Location: Animal Disease Research
Project Number: 2090-32000-039-25-T
Project Type: Trust Fund Cooperative Agreement
Start Date: Jul 1, 2018
End Date: Jun 30, 2020
To identify and functionally characterize proteins that determine the growth, virulence, and pathogenicity of Babesia bovis and B. bigemina parasites. Specific aims: 1. Discovering and characterizing virulence-associated proteins in Babesia bovis and B. bigemina. 2. Generating and characterizing unique genetically-modified Babesia parasites that vary in their expression of the identified virulence-associated proteins. 3. Characterising the functional phenotypes of mutated parasites in vitro and in their natural host (cattle).

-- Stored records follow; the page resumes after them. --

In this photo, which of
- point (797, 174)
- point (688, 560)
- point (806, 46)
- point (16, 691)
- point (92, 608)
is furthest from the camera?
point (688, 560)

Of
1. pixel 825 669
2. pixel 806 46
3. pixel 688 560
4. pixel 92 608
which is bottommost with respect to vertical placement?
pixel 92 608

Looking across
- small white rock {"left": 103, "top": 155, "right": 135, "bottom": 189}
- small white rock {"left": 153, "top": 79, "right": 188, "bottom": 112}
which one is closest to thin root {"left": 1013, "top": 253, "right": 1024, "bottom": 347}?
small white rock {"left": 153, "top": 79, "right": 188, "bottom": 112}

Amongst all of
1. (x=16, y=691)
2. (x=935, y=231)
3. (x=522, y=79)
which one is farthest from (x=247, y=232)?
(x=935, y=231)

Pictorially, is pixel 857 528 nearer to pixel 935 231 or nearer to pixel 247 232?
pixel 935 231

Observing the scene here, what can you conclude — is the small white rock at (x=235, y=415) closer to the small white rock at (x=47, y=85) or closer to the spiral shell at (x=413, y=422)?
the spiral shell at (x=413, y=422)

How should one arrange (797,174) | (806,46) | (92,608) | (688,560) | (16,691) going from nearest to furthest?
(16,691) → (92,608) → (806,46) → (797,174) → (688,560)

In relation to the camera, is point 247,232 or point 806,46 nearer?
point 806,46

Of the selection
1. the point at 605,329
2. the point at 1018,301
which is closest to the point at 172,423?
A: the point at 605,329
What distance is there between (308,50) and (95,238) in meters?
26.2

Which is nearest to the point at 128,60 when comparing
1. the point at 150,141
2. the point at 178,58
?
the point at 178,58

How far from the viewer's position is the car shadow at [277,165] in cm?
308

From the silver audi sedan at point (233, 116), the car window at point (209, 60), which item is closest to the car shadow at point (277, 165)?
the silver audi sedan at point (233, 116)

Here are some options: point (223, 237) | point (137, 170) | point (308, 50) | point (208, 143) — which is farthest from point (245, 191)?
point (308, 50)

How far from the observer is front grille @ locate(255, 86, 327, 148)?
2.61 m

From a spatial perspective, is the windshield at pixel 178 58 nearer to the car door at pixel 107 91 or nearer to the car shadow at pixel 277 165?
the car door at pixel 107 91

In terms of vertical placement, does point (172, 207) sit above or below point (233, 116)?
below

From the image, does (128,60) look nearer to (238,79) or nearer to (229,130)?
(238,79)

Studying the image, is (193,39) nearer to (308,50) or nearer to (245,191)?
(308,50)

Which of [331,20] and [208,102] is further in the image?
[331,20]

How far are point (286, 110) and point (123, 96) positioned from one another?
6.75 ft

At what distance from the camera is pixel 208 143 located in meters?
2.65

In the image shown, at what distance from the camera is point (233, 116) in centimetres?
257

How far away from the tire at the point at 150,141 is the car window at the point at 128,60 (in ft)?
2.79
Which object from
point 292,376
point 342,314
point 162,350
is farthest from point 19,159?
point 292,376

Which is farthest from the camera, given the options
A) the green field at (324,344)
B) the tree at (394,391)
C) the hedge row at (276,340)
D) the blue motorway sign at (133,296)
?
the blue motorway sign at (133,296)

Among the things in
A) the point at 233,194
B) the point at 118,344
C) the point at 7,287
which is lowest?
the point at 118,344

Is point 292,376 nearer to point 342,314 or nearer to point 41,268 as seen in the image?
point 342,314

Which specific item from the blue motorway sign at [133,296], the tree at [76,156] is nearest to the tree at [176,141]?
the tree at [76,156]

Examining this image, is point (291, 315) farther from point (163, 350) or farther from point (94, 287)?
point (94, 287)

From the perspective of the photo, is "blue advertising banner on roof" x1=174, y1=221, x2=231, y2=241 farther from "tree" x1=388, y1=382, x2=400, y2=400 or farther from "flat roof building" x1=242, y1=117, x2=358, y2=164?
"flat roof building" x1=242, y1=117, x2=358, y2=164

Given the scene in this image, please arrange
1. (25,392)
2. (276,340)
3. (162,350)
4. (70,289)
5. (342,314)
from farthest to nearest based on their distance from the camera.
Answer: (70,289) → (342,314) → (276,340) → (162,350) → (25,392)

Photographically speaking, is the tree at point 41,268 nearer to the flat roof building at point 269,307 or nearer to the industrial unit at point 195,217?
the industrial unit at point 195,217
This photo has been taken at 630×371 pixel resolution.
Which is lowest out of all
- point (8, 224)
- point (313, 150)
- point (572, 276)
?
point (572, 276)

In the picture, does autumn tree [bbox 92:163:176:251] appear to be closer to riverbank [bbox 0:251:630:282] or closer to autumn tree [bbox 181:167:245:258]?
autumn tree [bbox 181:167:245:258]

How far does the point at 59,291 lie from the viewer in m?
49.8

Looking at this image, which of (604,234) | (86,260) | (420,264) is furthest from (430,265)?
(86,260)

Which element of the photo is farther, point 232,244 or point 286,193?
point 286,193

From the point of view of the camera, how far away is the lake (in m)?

Babesia are tick-borne protozoan parasites that cause significant economic losses to the livestock industry. It is estimated that ticks and tick-borne diseases cause annual losses of > US $20 billion worldwide. In developing countries, the loss of livestock caused by ticks and tick-borne diseases result in increased poverty in rural areas where smallholder farms predominate. Currently, there are no effective vaccines that control tick-borne pathogens. More effective, safer and environmentally friendly approaches to control bovine babesiosis are desirable. New vaccine targets will be discovered by defining the repertoire of Babesia bovis and B. bigemina proteins expressed in the surface of infected erythrocytes and proteins expressed in the surface of free merozoites with a role in erythrocyte invasion. Proteins conserved among both parasites will be prioritized with the long term goal of developing a dual B. bovis and B. bigemina vaccine. The novelty of this proposal is the identification of novel conserved proteins that are central to the pathogenicity of Babesia parasites and determine their precise role in the disease process. The strategic advantage and novelty of the approach is also enhanced by our development of stable transformation systems to manipulate the parasites genome to create defined transgenic parasites and to express native-like antigens. Together with new bioinformatics approaches, state-of-the-art imaging as well as a suite of cellular and biophysical assays, this proposal is both, original, and at the cutting edge of internationally competitive research.